Materials provided:
= = =

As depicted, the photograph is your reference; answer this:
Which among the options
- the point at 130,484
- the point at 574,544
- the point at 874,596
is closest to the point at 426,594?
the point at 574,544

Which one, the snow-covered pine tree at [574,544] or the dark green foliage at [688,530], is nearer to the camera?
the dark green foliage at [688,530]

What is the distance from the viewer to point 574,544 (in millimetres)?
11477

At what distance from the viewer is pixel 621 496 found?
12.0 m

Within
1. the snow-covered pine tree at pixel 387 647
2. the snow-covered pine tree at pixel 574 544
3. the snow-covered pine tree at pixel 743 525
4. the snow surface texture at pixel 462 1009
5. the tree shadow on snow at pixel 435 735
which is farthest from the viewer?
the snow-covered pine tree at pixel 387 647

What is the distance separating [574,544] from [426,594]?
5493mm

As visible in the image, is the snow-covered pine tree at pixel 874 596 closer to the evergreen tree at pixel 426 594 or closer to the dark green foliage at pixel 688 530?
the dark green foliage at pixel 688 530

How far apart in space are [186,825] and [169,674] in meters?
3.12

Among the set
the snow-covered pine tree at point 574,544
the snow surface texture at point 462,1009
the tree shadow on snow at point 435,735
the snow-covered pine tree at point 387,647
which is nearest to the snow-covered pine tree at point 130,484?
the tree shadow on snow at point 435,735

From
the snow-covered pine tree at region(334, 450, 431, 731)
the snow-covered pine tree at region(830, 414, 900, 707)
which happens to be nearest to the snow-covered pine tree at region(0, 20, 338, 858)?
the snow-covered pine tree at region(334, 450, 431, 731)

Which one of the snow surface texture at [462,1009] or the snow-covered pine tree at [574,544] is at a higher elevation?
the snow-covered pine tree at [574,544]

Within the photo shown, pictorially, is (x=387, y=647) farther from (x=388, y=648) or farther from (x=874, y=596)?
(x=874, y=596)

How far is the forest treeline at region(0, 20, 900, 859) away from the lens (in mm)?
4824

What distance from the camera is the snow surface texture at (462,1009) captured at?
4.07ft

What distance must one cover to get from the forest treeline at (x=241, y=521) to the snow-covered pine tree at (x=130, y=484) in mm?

= = =

Directive: Restate every line of the data word for word.

The answer:
As depicted, the photograph is your reference; answer this:
Which among the options
- the point at 130,484
- the point at 574,544
- the point at 874,596
is closest to the point at 426,594?
the point at 574,544

Which one, the snow-covered pine tree at [574,544] or the dark green foliage at [688,530], is nearer to the camera?
the dark green foliage at [688,530]

What is the distance from the viewer to point 574,544 (in millimetres)?
11477

At what distance from the viewer is pixel 621 496 found?
12.0 m

Within
1. the snow-covered pine tree at pixel 387 647
2. the snow-covered pine tree at pixel 574 544
3. the snow-covered pine tree at pixel 743 525
4. the snow surface texture at pixel 462 1009
5. the tree shadow on snow at pixel 435 735
which is farthest from the viewer?
the snow-covered pine tree at pixel 387 647

What is the distance separating [574,544] from [426,594]?
5493mm

As visible in the image, is the snow-covered pine tree at pixel 874 596 closer to the evergreen tree at pixel 426 594 or closer to the dark green foliage at pixel 688 530?
the dark green foliage at pixel 688 530

How far apart in space are [186,825] and [169,674] in meters?
3.12

Among the set
the snow-covered pine tree at point 574,544
the snow surface texture at point 462,1009
the tree shadow on snow at point 435,735
the snow-covered pine tree at point 387,647
which is nearest to the snow-covered pine tree at point 130,484?
the tree shadow on snow at point 435,735

From
the snow-covered pine tree at region(334, 450, 431, 731)
the snow-covered pine tree at region(830, 414, 900, 707)
which happens to be nearest to the snow-covered pine tree at region(0, 20, 338, 858)?
the snow-covered pine tree at region(334, 450, 431, 731)

Which one of the snow surface texture at [462,1009] or the snow-covered pine tree at [574,544] is at a higher elevation?
the snow-covered pine tree at [574,544]

Within the photo shown, pictorially, is (x=387, y=647) farther from (x=388, y=648) or farther from (x=874, y=596)?
(x=874, y=596)

How far is the forest treeline at region(0, 20, 900, 859) away from the lens (in mm)?
4824

What distance from the camera is the snow surface texture at (462,1009) captured at?
4.07ft

What distance must one cover to get from the forest treeline at (x=241, y=521) to the snow-covered pine tree at (x=130, y=484) in mm?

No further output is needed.